Psoriasis vulgaris is an inflammatory skin disease that is inherited as a complex trait. Increased levels of inflammatory cytokines and the abundance of activated T-cells and antigen-presenting cells in lesional psoriatic epidermis suggest that activated T-cells play an important role in triggering and perpetuating the disease. Cytotoxic T lymphocyte-associated antigen 4 (CTLA-4) mediates inhibition of T-cell activation by B7 surface protein binding. Mutations in the CTLA-4 gene, including those in untranslated regions that regulate messenger expression, may produce qualitative or quantitative alterations in B7 surface protein binding that lead to T-cell activation and an increased expression of inflammatory cytokines. To investigate the possibility of CTLA-4 involvement in psoriasis, 83 patients with psoriasis and 291 controls were genotyped for the Thr17Ala polymorphism at exon 1 of the CTLA-4 gene.

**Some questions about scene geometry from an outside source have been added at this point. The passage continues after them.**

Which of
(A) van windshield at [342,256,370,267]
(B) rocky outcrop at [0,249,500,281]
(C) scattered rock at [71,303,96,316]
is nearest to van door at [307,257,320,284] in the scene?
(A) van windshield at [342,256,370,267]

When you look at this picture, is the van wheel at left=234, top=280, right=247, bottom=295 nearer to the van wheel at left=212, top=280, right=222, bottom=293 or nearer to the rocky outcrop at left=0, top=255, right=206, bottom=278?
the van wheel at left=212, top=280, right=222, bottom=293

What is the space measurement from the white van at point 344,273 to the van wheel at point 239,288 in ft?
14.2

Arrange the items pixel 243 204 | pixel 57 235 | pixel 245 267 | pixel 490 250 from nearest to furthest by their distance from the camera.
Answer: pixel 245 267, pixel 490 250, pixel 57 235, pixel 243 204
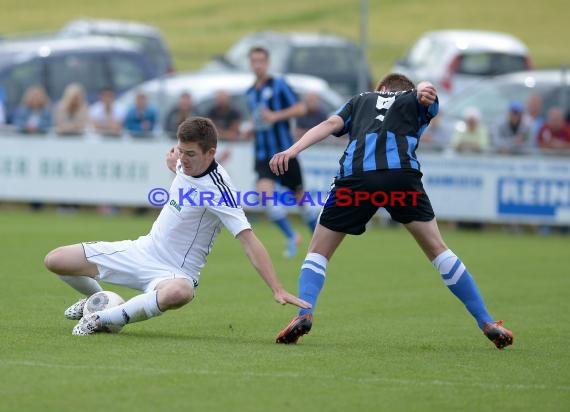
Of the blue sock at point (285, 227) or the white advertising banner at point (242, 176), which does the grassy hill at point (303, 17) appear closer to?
the white advertising banner at point (242, 176)

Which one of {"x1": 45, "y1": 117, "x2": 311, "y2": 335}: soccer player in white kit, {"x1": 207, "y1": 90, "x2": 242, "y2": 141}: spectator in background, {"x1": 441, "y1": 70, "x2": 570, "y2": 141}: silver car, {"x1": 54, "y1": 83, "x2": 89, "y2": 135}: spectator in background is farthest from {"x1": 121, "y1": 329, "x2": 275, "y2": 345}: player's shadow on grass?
{"x1": 441, "y1": 70, "x2": 570, "y2": 141}: silver car

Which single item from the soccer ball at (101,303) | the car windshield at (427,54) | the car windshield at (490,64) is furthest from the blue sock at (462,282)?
the car windshield at (427,54)

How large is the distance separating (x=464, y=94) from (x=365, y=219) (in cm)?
1376

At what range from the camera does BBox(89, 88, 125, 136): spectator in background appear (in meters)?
19.8

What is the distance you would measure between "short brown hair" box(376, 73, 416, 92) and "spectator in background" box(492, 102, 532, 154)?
1055cm

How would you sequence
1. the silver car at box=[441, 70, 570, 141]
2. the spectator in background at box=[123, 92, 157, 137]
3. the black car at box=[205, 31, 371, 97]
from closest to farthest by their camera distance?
1. the spectator in background at box=[123, 92, 157, 137]
2. the silver car at box=[441, 70, 570, 141]
3. the black car at box=[205, 31, 371, 97]

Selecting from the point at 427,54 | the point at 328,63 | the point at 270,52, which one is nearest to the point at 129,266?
the point at 328,63

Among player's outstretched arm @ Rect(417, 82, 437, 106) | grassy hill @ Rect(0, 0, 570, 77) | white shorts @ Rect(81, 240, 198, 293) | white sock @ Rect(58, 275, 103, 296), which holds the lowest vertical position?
white sock @ Rect(58, 275, 103, 296)

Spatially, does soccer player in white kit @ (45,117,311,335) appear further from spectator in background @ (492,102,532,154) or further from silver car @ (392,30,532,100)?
silver car @ (392,30,532,100)

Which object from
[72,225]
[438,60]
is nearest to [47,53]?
[72,225]

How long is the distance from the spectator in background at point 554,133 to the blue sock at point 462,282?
1078 centimetres

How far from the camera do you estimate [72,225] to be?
1753 cm

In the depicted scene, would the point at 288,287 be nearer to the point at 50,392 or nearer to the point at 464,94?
the point at 50,392

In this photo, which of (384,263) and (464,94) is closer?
(384,263)
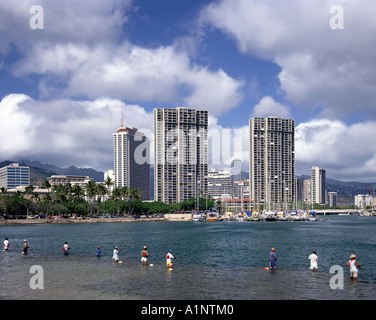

The Thr allele was found significantly more often in patients (OR= 2.0, 95% CI=1.2-3.3, P=0.0037) and with more homozygotes (76% vs. 56%) and less heterozygotes (22% vs. 40%) than in controls (P<0.006). Moreover, the dinucleotide repeat polymorphism (CTLA-4[AT]n) in the 3'UTR region of the gene was analyzed in 83 patients and 102 controls. Results showed that the 130bp allele was positively associated to psoriasis (OR= 3.8, 95%CI= 1.6-9.4, Pc(18)=0.038). Estimates of haplotypc frequencies of the two polymorphic loci yielded the highest psoriasis risk for the two associated alleles (OR=6.0 95%CI=2-17.9. Pc(36) = 0.014). Our findings provide an explanation at genetic level for some of the histological and immunological aspects of the disease. © 2001 Blackwell Science Ltd.